### [Exercises to complete]
**1.** In the personal blog post, how many walks had the writer logged publicly on Strava by the time they stopped posting them?
**2.** Turn the paragraph of the personal blog post that begins "I used to publicly post all of my walks on Strava" into a short bulleted list that keeps its main facts.
**3.** Extend the personal blog post from its final sentence about coffee, keeping its first-person voice.
[Extract Boundary: Start]
I try to take a preventative approach to my health – both mental and physical. When lockdowns first started, I knew I had to find some way to go outside in order to not feel so cooped up and let my body (and mind) breathe.
I used to publicly post all of my walks on Strava, but stopped in August, when my count reached 91 total walks (!!!). I have kept tracking them in the app, and have been relying on the regular walk challenges (sometimes 4 times a week, sometimes 50K in a month) to force myself out, even when it feels tough.
Though I used to feel bad about not going for runs anymore, I soon realized that my body needed a break after an intense marathon training season. I’ve also taken advantage of the lack of races to explore alternate forms of exercise that I would not have normally taken up when I was running 5 days a week, like strength training and pilates.
My favorite parts of taking these walks have been exploring my neighborhood and soaking in the sunshine and greenery around me. Though I suspected that being out and about was important for my mental health before (again, I was out running 5 days a week!), taking these walks on my own accord throughout the year has truly hammered that point home for me. I’ve even noticed a dip in my mood and temperament when I don’t get out and move my body outside.
I completely intended for this gratitude series to be one-a-day from December 1st until December 25th – oops! There are still many things that I want to express gratitude for from this year – so I’m going to wrap up the year with the rest of my posts that have been on my to-do list.
I have a weird relationship with coffee. In high school, I guzzled bottled frappucinos like crazy and wondered why I had trouble falling asleep at night. In college, I learned about caffeine (it really took me that long!), and used coffee from the dining hall to carry me through long all-nighters. After college, I took advantage of my office’s neverending stash of iced coffee to adjust to the 9-to-5 life.
[Extract Boundary: End]
[Data extract Boundary: Start]
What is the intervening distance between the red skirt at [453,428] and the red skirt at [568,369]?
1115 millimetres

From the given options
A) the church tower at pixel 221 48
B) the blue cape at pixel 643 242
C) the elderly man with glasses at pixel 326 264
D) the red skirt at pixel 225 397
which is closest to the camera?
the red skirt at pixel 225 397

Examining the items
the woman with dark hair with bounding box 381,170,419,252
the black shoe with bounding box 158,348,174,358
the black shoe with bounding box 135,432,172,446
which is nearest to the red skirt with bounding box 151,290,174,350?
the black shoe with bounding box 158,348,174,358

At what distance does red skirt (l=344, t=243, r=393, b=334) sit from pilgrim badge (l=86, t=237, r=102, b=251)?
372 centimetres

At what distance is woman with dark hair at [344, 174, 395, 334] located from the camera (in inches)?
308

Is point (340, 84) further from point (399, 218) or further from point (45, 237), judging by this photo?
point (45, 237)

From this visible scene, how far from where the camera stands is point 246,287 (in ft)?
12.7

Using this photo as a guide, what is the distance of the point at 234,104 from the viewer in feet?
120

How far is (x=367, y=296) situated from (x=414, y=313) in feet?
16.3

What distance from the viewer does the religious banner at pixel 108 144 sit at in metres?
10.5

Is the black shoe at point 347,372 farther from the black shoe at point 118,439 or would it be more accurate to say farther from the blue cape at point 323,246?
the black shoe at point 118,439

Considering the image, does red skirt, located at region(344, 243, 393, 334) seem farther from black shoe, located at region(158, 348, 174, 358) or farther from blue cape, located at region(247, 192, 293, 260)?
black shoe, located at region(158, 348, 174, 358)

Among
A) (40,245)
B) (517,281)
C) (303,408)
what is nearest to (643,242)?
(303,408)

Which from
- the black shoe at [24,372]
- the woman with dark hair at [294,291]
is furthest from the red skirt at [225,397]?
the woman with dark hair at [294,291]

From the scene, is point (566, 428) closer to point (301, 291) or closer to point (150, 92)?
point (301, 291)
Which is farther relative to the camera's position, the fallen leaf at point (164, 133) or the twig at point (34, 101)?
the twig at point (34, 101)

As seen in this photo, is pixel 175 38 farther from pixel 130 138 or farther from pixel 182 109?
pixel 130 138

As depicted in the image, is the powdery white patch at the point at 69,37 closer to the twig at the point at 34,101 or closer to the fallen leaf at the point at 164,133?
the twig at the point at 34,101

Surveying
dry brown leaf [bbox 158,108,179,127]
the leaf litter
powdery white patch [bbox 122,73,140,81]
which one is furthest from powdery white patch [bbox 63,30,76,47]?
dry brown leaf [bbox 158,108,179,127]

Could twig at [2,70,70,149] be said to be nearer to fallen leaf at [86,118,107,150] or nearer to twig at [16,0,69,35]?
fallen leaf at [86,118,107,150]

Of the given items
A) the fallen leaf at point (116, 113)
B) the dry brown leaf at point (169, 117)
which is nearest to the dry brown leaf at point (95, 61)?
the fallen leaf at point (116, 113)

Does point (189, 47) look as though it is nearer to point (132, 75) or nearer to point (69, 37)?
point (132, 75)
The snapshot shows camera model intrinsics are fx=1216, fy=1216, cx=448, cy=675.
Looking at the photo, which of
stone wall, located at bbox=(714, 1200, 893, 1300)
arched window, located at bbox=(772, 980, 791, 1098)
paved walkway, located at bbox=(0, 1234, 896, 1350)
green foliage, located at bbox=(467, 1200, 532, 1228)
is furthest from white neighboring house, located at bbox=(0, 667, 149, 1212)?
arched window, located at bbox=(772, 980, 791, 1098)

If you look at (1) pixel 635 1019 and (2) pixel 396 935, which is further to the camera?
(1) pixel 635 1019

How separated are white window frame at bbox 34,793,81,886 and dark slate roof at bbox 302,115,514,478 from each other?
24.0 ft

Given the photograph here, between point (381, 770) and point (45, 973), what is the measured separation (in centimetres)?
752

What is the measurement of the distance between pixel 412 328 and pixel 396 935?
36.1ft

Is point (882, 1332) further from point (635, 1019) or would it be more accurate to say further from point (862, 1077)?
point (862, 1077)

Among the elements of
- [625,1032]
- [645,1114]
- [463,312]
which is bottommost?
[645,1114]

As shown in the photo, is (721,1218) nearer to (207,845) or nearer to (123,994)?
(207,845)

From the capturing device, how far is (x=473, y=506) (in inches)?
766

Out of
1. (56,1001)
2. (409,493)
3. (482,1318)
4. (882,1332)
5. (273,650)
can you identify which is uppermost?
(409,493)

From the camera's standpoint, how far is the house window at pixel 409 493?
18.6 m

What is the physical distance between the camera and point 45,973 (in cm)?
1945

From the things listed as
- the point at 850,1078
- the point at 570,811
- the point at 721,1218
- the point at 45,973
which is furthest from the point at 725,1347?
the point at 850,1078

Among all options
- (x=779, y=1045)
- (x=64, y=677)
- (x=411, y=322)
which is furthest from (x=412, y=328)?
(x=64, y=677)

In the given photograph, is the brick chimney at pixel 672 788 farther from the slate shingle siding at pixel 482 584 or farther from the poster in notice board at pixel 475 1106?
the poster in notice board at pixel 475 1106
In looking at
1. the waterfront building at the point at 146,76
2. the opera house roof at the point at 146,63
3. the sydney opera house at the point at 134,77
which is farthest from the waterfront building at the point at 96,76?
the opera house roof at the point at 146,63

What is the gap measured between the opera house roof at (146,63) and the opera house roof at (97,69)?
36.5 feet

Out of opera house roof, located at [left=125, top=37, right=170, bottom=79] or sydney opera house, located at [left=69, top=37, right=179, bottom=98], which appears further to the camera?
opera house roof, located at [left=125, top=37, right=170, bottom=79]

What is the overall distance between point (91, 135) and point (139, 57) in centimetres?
[Data extract Boundary: End]
### [Responses by task]
**1.** 91 walks, reached in August.

**2.**
- Walks were posted publicly on Strava until August, when the total reached 91.
- The walks are still tracked in the app.
- Regular walk challenges, such as 4 walks a week or 50K in a month, help with getting out the door even when it feels tough.

**3.**
As time has gone on, I’ve realized that bad sleep was affecting my life negatively and focused more and more on my sleep hygiene. I’ve alternately tried cutting out caffeine all together, replacing coffee for black tea, replacing coffee for green tea, and only drinking coffee when I felt like I “needed it” to get me through a long day of meetings or exploring a new city while travelling. I love the smell and taste of coffee, but, on the other hand, the worst pain I’ve ever felt in my life (so far!) has been intense caffeine headaches.
In quarantine, however, I’ve learned to lean on little pleasures to carry me through the day, and coffee has emerged as one of those many little pleasures. At first, I wanted to go to each of the coffee shops in my neighborhood every morning to support them through the pandemic, but quickly realized that this was not financially sustainable! Instead, I decided to invest in a French press and bags of locally roasted beans to make coffee at home.
Coffee has carried me through many rough mornings throughout this year. Boiling the water, grinding the beans, and pouring out my morning cup has become a grounding ritual, and a way to start my day without jumping straight into work!
I started using Discord in late summer. One of my friends introduced it as an easier way to configure voice chat while playing games of Among Us.
However, while we first started using it as a way to talk about video games, it has become an invaluable way for me to keep in touch with friends that I was struggling to maintain regular communication with.
I’ve never been great about reaching out to individual people unless I had a specific reason to – and those reasons are few and far between, especially now, when not much is happening, ever! Instead, I leaned a lot on group chats, where I could rely on other people to throw out topics of discussion and participate on an ad-hoc basis. Though this worked out fine for a while, especially when I could still see people in person, it started to become less reliable for me as time went on. I eventually narrowed my range of group chats down to a small amount, which was good for my easily distracted brain, but ultimately bad for actually keeping in touch with a wider range of people about a wider range of topics (as many of those chats were created for specific purposes or discussions about specific things).
However, Discord has allowed me to expand my horizons! Through the different rooms, I still have the structure of focused “group chats”, but with the ability to mute and lurk and and jump in whenever I want, without having to worry about people noticing that I’ve muted a chat, or feeling excluded from conversations. These servers also include friends that I do want to keep in touch with but have never had specific reasons to talk to, giving me a convenient way to have organic conversations with them.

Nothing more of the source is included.